American Millionaires Buck Bush for a Cuban Cigar
Feb. 27, 2005 -- Cuba put on its annual cigar festival this week. And while President Bush's crackdown on travel to the Caribbean island kept the usual entertainment personalities and executives away, there were plenty of Americans among the cigar aficionados from around the world feasting on shellfish, sipping rum and smoking the world's most popular premium cigars.
Cuba sells some 120 million hand-rolled premium cigars each year, 70 percent of the world market not including the United States, where they are banned under the 43-year-old trade embargo on the communist-run country.
Some four million genuine Cuban cigars and a few million fakes are consumed in the United States each year, trade sources estimate, despite being prohibited under the embargo.
"It's like anything you can't get. It always tastes better," said Paul, an American sitting on the veranda of the Club Havana puffing on a Montecristo, Cuba's best-known and most expensive cigar.
Just Like the Good Ol' Days
Paul and a group of his American friends were dining at what was once an exclusive beachfront club frequented by former dictator Fulgencio Batista. On the outskirts of a crumbling but still enchanting Havana, the club is now open to foreign visitors.
Paul said 15 of his friends from different U.S. states had come to the festival through Canada. (The American visitors asked ABC News to withhold their last names because they were in Cuba illegally and risked being fined on their return to the United States.)
Five or six of the Americans were millionaires, according to Paul. Most were ex-military, some Vietnam vets, and one older man was visiting for the first time since 1954, when, as a captain in the U.S. Marines, he had been invited by a U.S. general he was friendly with to a three-day party hosted by Batista.
"It was like a dream," Joe reminisced of the night life back in 1954. He described the gala dinner complete with Mafia boss Meyer Lansky sitting at the head table, and said he had a conversation with one of the Gambino brothers.
"I'm having a ball this time around too," he said, looking over the club balcony to the hundreds enjoying a gourmet dinner at tables along the beach.

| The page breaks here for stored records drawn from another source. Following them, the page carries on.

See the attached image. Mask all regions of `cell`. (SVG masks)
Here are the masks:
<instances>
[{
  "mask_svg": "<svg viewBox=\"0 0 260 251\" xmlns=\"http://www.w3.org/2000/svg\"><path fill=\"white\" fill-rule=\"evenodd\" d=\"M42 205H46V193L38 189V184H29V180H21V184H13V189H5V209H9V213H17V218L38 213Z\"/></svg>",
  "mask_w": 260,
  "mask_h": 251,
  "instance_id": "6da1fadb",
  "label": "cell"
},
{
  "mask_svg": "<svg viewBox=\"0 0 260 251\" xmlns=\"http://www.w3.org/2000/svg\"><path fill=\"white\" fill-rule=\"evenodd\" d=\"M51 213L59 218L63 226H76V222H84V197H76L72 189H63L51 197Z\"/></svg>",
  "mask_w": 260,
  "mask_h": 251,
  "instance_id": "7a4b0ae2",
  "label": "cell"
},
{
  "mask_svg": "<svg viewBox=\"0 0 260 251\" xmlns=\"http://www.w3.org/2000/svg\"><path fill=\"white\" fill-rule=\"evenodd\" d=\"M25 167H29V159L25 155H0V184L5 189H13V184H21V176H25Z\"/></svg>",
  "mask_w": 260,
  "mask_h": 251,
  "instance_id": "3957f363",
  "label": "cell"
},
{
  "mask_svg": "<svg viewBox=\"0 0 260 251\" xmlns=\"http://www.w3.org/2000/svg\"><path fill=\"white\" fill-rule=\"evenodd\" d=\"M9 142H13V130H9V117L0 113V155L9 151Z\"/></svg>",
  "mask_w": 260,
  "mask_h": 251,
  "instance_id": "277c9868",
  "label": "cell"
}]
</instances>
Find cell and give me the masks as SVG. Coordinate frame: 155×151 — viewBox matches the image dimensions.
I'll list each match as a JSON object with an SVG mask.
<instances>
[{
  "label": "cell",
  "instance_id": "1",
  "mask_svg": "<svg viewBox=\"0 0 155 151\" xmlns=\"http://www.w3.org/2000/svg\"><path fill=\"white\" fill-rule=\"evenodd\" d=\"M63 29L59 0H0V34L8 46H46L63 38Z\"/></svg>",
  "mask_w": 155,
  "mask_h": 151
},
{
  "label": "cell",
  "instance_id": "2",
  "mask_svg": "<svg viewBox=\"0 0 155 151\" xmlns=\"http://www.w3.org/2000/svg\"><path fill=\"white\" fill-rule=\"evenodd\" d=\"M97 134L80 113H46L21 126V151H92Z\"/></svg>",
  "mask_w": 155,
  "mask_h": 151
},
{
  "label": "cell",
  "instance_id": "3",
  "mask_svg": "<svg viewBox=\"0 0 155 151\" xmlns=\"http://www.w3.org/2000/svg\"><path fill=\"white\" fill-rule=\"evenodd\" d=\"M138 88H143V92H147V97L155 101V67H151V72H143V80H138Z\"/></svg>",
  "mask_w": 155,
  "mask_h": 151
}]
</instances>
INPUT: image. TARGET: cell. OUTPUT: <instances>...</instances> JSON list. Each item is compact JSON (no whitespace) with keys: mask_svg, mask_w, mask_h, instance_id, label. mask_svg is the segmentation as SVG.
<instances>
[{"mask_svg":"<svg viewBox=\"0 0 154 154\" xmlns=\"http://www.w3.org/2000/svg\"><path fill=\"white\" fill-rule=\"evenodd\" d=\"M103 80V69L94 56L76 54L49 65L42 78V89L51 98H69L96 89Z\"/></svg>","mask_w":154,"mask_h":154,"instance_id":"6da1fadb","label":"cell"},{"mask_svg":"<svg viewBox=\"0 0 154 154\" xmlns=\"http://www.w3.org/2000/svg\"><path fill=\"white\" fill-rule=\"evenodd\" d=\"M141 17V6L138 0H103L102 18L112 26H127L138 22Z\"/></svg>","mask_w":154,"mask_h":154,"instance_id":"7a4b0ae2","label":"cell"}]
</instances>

It was perfect weather. The palm trees swayed and the sea lapped the shore. After a first course of lobster bisque, caviar and oysters, a jazz band struck up a tune as Canadian salmon and caribou were served with wine.
Welcome, Comrades-in-Cigars
The five-day Habanos Festival kicked off on Monday and was a long party of good food and drink, endless cigars, visits to tobacco fields and factories, and seminars on the art of cigar smoking and a cigar paraphernalia trade fair.
"We have no problem if Americans smoke our cigars," said Oscar Basulto, co-president of Habanos S.A., a joint venture between the state-owned Cuban tobacco company and the Spanish-French tobacco group Altadis.
"There are many Habanos lovers in the United States even though we cannot sell them there. I have no idea how many are smoked because people have to go outside to buy a Cuban cigar," he said.
Some of the Americans at the table said they had their cigars mailed to them.
"It's my constitutional right to travel and smoke what I want," said one of the millionaires. "Our Cuba policy is stupid. We should be in here getting in position, like the Canadians, for the post-Castro era."
Harboring Habanos
Cuban President Fidel Castro has the United States surrounded by cigar stores, said Marc Melison, a Canadian who runs a Casa del Habano cigar store in Montreal. The Casa del Habano stores are franchise retail outlets owned by Habanos S.A.
There are usually one or two Casas de Habanos in a country, which then distribute the cigars to other outlets. But there are four of the outlets in Canada, eight in Mexico and six in Caribbean nations other than Cuba.
Joe and Tom, cigar smugglers who said they buy from a Casa del Habano in Mexico and sell them in the southern United States, said the Mexican outlet paid for their trip, but refused to give details about how they conduct their business.
Jose Lugo, Canada's chief Cuban cigar distributor, said 2.7 million premium hand-rolled Cuban cigars were sold in Canada last year and 500,000 machine-made ones. He said that 40 percent went to Americans.
"Movie stars come in or send others for cigars all the time," he said. "Last year, one of New York's most famous baseball players bought some boxes at around $500 a box of 25. I asked him how he got them home and he said he came in a private jet and his trainer would mix them in with the dirty laundry before going back."